Blocco di testo:
>>
Ricapitoliamo. Nell’ultimo mese la disoccupazione è salita al 12,6%. Ma attenzione, il dato, secondo l’Istat, dipende dal fatto che la disoccupazione dipende dal numero di persone che hanno ricominciato a cercare lavoro. In effetti tra il mese di agosto e quello di settembre sono diminuiti di 132.000 persone il numero degli inattivi, ovvero di chi non aveva un lavoro e nemmeno lo cercava.

Nel governo Renzi  ed al ministero del Tesoro si legge questo dato come legato ad un incremento di fiducia nel mercato del lavoro, mentre altri – secondo me più correttamente – danno un’altra lettura: un solo stipendio potrebbe non bastare più e quindi anche l’altro genitore sta iniziando a cercare occupazione. Qualunque sia la lettura non si può fare a meno di notare un altro dato – che il premier Renzi ovviamente riporta in un tweet: “Aumentano i posti di lavoro: più 82mila sul mese scorso, più 150mila da aprile”.
<<
Dati archiviati:
>>
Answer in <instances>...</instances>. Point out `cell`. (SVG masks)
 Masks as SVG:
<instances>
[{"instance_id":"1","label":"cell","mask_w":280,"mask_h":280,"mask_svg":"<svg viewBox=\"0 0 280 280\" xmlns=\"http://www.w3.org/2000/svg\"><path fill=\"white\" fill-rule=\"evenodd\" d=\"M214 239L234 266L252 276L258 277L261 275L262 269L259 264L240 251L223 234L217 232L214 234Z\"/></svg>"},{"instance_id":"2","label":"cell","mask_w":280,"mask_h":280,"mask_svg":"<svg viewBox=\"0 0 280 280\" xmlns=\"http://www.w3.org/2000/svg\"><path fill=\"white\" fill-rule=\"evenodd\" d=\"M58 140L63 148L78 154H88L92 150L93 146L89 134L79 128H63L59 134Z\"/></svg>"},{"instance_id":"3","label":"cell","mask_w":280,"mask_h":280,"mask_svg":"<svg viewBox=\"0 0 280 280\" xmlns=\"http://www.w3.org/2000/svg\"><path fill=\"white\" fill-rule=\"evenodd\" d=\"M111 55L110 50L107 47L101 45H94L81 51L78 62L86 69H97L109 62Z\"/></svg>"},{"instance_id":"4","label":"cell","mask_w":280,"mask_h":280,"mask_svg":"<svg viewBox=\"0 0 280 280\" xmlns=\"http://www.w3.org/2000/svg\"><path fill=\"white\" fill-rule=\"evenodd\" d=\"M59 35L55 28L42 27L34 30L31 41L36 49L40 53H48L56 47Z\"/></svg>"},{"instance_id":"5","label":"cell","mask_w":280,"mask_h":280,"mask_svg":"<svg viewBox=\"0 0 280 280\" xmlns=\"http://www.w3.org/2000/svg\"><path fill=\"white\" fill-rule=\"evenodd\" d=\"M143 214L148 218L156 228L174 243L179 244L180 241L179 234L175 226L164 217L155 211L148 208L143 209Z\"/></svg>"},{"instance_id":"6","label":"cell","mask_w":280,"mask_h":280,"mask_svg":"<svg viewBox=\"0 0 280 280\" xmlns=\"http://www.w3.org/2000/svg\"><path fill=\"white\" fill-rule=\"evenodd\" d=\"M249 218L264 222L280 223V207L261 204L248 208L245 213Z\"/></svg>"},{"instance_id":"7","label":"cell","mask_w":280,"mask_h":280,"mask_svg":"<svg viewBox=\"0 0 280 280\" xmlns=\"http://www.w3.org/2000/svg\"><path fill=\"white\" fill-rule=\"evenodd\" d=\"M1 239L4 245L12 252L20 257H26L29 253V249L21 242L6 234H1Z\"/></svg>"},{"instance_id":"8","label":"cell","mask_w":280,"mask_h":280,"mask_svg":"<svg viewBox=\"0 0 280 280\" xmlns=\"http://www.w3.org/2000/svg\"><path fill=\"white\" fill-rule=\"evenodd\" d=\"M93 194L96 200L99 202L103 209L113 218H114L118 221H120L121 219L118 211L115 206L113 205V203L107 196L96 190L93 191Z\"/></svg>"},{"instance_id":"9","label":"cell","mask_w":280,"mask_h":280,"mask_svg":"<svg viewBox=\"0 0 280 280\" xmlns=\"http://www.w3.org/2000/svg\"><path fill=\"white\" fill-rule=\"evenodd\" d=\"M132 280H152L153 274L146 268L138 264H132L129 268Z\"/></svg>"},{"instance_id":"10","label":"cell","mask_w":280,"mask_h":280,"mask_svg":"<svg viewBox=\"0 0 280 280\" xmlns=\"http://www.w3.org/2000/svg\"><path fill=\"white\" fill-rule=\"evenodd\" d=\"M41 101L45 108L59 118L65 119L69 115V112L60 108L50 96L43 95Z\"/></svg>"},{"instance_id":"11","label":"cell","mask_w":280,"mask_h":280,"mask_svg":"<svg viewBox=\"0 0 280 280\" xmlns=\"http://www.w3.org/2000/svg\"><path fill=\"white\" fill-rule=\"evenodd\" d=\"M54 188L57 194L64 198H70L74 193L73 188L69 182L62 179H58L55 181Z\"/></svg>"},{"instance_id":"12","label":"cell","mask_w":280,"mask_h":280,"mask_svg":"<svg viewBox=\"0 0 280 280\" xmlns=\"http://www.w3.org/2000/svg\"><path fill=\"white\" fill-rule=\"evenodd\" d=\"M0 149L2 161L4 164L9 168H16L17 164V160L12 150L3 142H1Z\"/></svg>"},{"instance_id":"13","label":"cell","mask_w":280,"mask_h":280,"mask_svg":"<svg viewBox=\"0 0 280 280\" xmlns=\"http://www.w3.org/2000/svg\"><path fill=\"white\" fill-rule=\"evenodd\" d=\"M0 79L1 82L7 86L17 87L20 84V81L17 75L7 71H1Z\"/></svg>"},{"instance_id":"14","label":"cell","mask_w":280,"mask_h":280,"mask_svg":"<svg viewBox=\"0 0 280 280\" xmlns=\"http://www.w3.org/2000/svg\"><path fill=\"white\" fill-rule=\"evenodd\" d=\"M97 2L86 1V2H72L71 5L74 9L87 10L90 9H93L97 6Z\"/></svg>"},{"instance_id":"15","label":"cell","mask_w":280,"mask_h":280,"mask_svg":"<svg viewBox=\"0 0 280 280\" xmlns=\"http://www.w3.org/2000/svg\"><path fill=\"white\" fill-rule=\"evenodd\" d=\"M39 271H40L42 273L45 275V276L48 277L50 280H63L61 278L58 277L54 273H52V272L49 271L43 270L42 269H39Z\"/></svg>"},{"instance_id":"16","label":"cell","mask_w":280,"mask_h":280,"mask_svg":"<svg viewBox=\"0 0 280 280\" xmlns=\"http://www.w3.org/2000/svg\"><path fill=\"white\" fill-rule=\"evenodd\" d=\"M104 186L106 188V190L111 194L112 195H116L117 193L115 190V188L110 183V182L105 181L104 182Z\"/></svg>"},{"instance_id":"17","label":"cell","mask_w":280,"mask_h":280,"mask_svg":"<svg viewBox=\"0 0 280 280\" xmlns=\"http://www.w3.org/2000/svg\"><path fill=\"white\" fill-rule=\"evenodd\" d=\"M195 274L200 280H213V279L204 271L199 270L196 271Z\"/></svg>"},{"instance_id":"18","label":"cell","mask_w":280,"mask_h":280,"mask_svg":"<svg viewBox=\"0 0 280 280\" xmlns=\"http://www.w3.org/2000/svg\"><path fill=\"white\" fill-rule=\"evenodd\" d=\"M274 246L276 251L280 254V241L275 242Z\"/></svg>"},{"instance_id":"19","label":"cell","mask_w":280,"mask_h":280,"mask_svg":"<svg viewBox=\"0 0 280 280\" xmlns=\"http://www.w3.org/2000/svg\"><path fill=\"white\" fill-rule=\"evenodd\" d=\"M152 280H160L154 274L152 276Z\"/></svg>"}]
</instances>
<<
Problemi e compiti:
a. Estrai dal testo sulla disoccupazione il passo che comincia con le parole "Ricapitoliamo. Nell’ultimo mese" e si ferma dopo "nemmeno lo cercava.".
b. Prosegui il testo sulla disoccupazione a partire dalla sua ultima frase.

Risultati dell'esercizio:
a.
Ricapitoliamo. Nell’ultimo mese la disoccupazione è salita al 12,6%. Ma attenzione, il dato, secondo l’Istat, dipende dal fatto che la disoccupazione dipende dal numero di persone che hanno ricominciato a cercare lavoro. In effetti tra il mese di agosto e quello di settembre sono diminuiti di 132.000 persone il numero degli inattivi, ovvero di chi non aveva un lavoro e nemmeno lo cercava.

b.
Insomma la strada è ancora lunga – molto lunga – ma si notano alcuni segni positivi. Il tasso di occupazione a settembre  è pari al 55,9%, in crescita dello 0,2% rispetto al mese precedente, e dello 0,5% in rapporto a dodici mesi fa – a cui come ho detto fa da contraltare la riduzione del numero degli inattivi, che sono scesi dello 0,9% in rapporto ad agosto e del 2,1% negli ultimi dodici mesi.

La mia impressione coincide con le affermazioni di Roberto Zuccato, presidente di Confindustria Veneto. I dati sull’occupazione dell’Istat sono “positivi, se guardiamo la tendenza, ma la crescita non è ancora stabiltizzata”. Per una volta anche qualcuno del governo si mostra positivo ma senza esagerare. Ecco le parole del ministro del Lavoro Giuliano Poletti: “credo che le condizioni per una ripartenza ci siano”.